O diâmetro da sua célula situa-se entre 0,5 e 1,5 μm e, pelo menos, 11 sorotipos possuem em sua 
estrutura cápsula de natureza polissacarídea, em que os sorotipos 6 e 7 são os mais associados às 
infecções em seres humanos. São aeróbios ou anaeróbios facultativos e crescem em ambientes a 
temperaturas estabelecidas entre 18 e 40 ºC e com elevado teor de cloreto de sódio (10%). O S. aureus 
é a principal espécie do grupo de Staphylococcus spp. coagulase positiva (SCP) e é um patógeno 
frequentemente associado à mastite contagiosa bovina. Esses microrganismos fazem parte da 
microbiota humana e podem provocar doenças que vão desde uma infecção simples, como espinhas e 
furúnculos, até infecções mais graves, como pneumonia, meningite, endocardite, síndrome do choque 
tóxico e septicemia. Nos seres humanos, são as bactérias mais frequentemente encontradas na mucosa 
nasal, as quais contaminam as mãos e desempenham papel importante na disseminação de infecções 
por meio dos alimentos.”
FREITAS, G. D. et al. Uso de diferentes métodos no controle do desenvolvimento do Staphylococcus aureus: 
uma revisão da literatura.
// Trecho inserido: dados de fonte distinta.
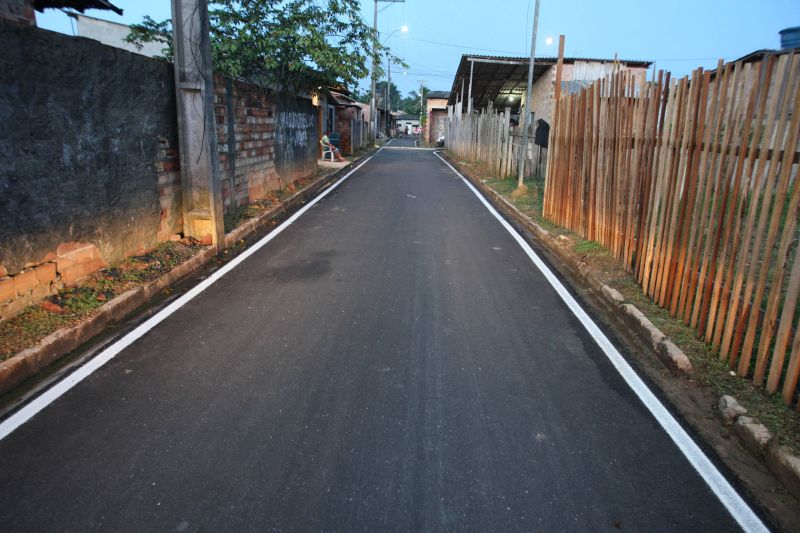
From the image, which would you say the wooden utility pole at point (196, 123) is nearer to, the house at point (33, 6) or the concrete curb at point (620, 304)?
the house at point (33, 6)

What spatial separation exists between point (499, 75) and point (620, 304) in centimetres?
2526

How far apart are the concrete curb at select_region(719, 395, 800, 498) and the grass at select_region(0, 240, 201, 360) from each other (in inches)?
193

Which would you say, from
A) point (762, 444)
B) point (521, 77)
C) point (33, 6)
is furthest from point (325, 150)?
point (762, 444)

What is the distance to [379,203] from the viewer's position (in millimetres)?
11844

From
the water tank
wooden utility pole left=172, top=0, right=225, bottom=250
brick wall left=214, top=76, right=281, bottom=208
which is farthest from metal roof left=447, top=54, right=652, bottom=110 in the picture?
wooden utility pole left=172, top=0, right=225, bottom=250

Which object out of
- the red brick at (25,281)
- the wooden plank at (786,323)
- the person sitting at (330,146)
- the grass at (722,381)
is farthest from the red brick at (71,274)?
the person sitting at (330,146)

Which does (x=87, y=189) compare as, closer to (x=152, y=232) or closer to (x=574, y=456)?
(x=152, y=232)

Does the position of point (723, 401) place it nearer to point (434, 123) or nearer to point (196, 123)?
point (196, 123)

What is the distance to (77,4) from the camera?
949 cm

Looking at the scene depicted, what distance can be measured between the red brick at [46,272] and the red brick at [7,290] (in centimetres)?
31

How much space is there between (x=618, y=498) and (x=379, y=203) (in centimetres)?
974

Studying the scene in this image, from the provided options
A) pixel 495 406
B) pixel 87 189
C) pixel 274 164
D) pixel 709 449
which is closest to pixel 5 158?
pixel 87 189

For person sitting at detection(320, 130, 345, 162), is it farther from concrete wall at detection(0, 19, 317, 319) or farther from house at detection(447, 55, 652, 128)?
concrete wall at detection(0, 19, 317, 319)

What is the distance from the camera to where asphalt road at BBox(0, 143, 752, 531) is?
97.5 inches
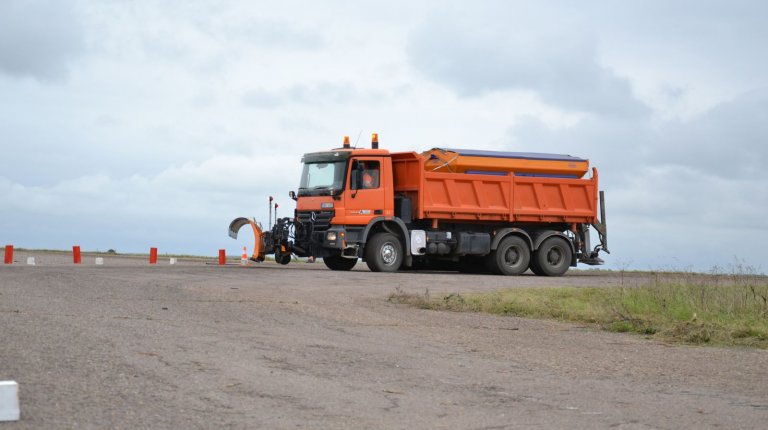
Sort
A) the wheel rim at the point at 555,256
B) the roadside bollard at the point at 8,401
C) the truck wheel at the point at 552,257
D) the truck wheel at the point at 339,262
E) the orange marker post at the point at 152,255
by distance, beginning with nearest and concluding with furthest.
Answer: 1. the roadside bollard at the point at 8,401
2. the truck wheel at the point at 339,262
3. the truck wheel at the point at 552,257
4. the wheel rim at the point at 555,256
5. the orange marker post at the point at 152,255

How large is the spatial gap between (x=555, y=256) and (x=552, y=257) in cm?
10

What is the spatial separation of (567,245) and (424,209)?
5.41 metres

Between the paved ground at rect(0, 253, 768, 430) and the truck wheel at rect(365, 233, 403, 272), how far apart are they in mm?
10940

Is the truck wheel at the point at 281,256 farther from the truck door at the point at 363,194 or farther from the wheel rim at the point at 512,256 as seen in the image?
the wheel rim at the point at 512,256

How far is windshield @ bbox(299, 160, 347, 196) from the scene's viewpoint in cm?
2644

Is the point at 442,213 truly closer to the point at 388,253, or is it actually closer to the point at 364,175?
the point at 388,253

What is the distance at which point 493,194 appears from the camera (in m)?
28.2

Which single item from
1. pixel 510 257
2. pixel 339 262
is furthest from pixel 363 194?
pixel 510 257

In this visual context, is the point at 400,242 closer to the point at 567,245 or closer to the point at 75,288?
the point at 567,245

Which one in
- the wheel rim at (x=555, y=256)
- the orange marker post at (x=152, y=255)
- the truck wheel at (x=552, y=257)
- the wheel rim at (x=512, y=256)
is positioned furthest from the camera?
the orange marker post at (x=152, y=255)

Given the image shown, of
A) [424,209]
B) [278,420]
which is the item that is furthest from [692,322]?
[424,209]

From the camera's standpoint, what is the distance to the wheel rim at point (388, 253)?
87.2 feet

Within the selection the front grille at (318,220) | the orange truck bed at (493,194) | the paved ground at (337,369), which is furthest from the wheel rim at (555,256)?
the paved ground at (337,369)

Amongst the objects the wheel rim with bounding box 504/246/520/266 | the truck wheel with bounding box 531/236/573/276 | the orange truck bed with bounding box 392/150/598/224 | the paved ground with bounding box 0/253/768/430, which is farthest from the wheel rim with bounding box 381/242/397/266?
the paved ground with bounding box 0/253/768/430
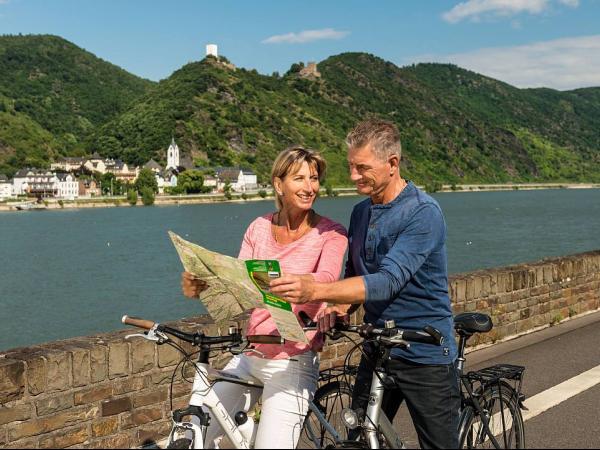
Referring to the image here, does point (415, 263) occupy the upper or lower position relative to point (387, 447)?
upper

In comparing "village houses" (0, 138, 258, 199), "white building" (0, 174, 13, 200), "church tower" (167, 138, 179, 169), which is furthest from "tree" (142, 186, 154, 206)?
"white building" (0, 174, 13, 200)

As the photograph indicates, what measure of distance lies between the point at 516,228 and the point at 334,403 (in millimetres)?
74475

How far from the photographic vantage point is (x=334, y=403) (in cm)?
336

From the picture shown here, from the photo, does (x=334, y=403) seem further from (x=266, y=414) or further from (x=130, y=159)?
(x=130, y=159)

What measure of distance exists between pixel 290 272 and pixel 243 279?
15.2 inches

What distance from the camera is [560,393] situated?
601 cm

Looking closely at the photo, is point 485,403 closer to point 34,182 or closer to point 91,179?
point 91,179

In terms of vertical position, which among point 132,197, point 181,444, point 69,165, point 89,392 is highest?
point 69,165

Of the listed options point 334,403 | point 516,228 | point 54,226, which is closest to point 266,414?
point 334,403

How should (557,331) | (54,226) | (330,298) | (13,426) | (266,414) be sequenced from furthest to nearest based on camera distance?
(54,226), (557,331), (13,426), (266,414), (330,298)

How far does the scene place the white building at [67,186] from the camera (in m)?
158

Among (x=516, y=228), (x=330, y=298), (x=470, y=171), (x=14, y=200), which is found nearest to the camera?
(x=330, y=298)

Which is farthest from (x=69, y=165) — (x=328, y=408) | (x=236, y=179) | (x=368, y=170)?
(x=368, y=170)

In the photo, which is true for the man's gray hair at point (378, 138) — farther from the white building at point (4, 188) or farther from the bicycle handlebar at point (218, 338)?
the white building at point (4, 188)
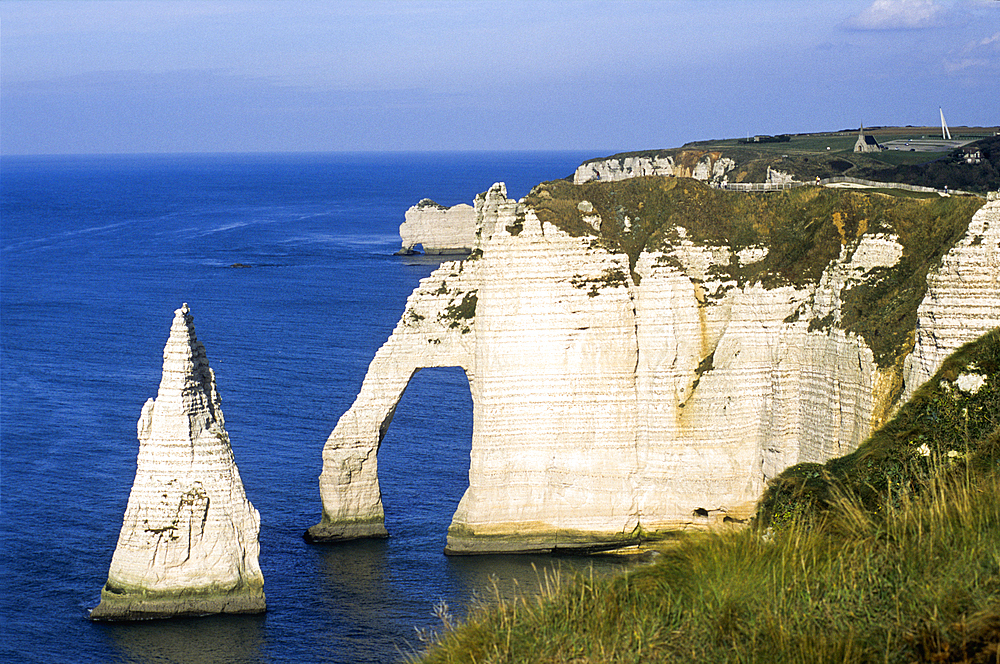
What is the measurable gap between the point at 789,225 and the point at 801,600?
2772 centimetres

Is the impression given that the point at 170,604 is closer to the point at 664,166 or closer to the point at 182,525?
the point at 182,525

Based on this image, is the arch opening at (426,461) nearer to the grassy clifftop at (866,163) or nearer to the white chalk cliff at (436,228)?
the grassy clifftop at (866,163)

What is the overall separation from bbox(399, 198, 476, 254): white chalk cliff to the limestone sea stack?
9608 centimetres

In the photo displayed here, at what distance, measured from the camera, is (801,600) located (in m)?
13.7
Research, Society and Development, 10(2). 2021. Disponível em: https://bit.ly/3AkdVHx. 
Acesso em: 18 jun. 2021 (com adaptações).
Com base na leitura e nos seus conhecimentos, avalie as afirmativas.
I – A elevada interação e adaptação ao homem, ao animal e ao meio ambiente e a fácil aquisição de 
genes responsáveis por potencializar seus fatores de patogenicidade fazem com que o Staphylococcus 
aureus seja um grande problema de saúde pública.
II – Estudos têm demonstrado que algumas cepas de S. aureus apresentaram resistências a diferentes 
antibióticos, o que reforça a tese de que, muitas vezes, o uso de antibióticos pode não ser eficaz no 
tratamento de patogenias causadas por esses microrganismos.
III – Alguns dos principais testes utilizados na identificação dos microrganismos aqui em 
discussão são a prova da catalase, o teste da resistência a novobiocina, o teste da DNase e o teste 
da coagulase em lâmina.
98
Unidade I
Assinale a alternativa correta:
A) Apenas a afirmativa I é correta.
B) Apenas a afirmativa II é correta.
C) Apenas as afirmativas II e III são corretas.
D) Todas as afirmativas são corretas.
E) Nenhuma afirmativa é correta.
Resposta correta: alternativa D.
Análise das afirmativas
I – Afirmativa correta.
Justificativa: estudos demonstram que esse microrganismo patogênico tem acompanhado o ser 
humano ao longo de parte de sua evolução. As doenças causadas vão desde uma infecção simples 
(por exemplo, espinhas e furúnculos) até infecções mais graves (por exemplo, pneumonia, meningite, 
endocardite e septicemia). Embora faça parte da microbiota de humanos e outros vertebrados, a 
intensidade de sua patogenicidade é bastante variável devido, provavelmente, às interações, às 
adaptações e às alterações genéticas responsáveis por essas ações. Sendo assim, essa bactéria deve ser 
encarada como um grande problema de saúde pública.
II – Afirmativa correta.
Justificativa: não bastassem as diferentes doenças associadas ao S. aureus, esse patógeno também 
está se tornando resistente a antibióticos. Já foram encontradas cepas com essa característica de 
resistência. Ressalta-se que o uso incorreto de antibióticos convencionais pode estar relacionado à 
resistência bacteriana.
III – Afirmativa correta.
Justificativa: os testes mencionados fazem parte de um conjunto denominado métodos para 
identificação presuntiva dos estafilococos. Juntamente com outros testes, tornam possível a identificação 
de Staphylococcus spp. em lâminas ou em meios de cultura.